Please avoid sending sensitive personal data unless it is needed for your enquiry or order. If you include details such as health, religious, or family information in a message, we use it only for the purpose you provided it for.

Who we share data with

We share personal data only where needed for the purposes above. This may include Stripe for payment processing, Firebase and Google for authentication and site services, Formspree for enquiry form handling, hosting and API providers, email providers, delivery partners, professional advisers, insurers, HMRC, regulators, or law enforcement where required.

If you follow links to Instagram, Facebook, TikTok, Pinterest, YouTube, Google, Stripe, or other third-party services, those services process your data under their own privacy notices.

International transfers

Some suppliers may process data outside the UK or European Economic Area. Where this happens, we expect appropriate safeguards to be used, such as adequacy regulations, the UK International Data Transfer Agreement, the UK Addendum to EU Standard Contractual Clauses, or Standard Contractual Clauses approved for EU GDPR transfers.

How long we keep data

  • Enquiries are usually kept for up to 24 months after the last contact unless they become an order, booking, or ongoing customer relationship.
  • Order, payment, delivery, refund, and accounting records are usually kept for up to 6 years after the relevant tax year or transaction, unless a longer period is needed for legal reasons.
  • Account data is kept while the account is active and for a reasonable period afterwards for security, support, and record keeping.
  • Browser storage remains on your device until it expires, the browser clears it, or you clear it manually. Session storage is generally cleared when the browser session ends.
  • Analytics, hosting, and security logs are kept according to the retention settings of the relevant provider.

Cookies, storage, and analytics

The website uses browser storage and may use cookies or similar technologies for checkout, authentication, security, basket functionality, analytics, and conversion measurement. Strictly necessary storage supports services you ask for, such as keeping items in your basket and completing checkout.

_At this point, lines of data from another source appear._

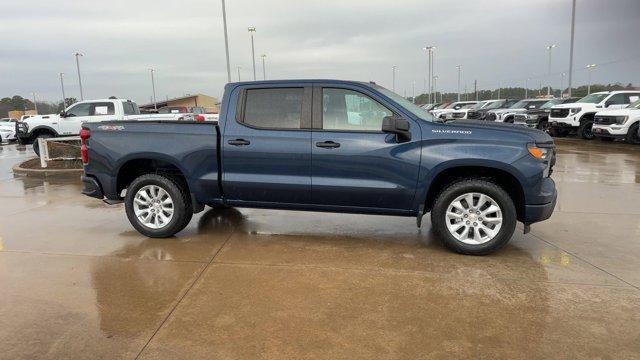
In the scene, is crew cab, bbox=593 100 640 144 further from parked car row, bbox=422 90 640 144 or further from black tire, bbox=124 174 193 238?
black tire, bbox=124 174 193 238

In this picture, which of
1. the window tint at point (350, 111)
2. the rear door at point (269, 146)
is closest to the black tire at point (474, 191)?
the window tint at point (350, 111)

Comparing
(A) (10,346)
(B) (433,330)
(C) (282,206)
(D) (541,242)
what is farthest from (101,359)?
(D) (541,242)

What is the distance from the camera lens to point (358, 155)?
16.3ft

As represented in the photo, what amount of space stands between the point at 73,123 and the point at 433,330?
1712cm

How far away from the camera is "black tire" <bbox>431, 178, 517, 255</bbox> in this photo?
479 cm

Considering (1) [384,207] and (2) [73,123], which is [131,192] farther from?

Where non-essential analytics or advertising cookies are used, we will rely on consent where required by UK Privacy and Electronic Communications Regulations or EU ePrivacy rules.

You can accept or decline optional cookies when the cookie notice appears. You can change your choice at any time using the Cookie settings link in the footer.

Your rights

You may have rights of access, correction, erasure, restriction, portability, objection, and withdrawal of consent. These rights do not always apply in every situation, but we will explain if a legal exemption applies.

To make a request, contact us at megandaisyfloraldesign@gmail.com. We may need to verify your identity before acting on a request.

Complaints

Please contact us first if you have a privacy concern so we can try to resolve it. You also have the right to complain to the Information Commissioner's Office, the UK data protection regulator. If you are in the European Economic Area, you may also contact your local supervisory authority.

Changes to this policy

We may update this policy when the website, suppliers, legal requirements, or business processes change. The latest version will be published on this page.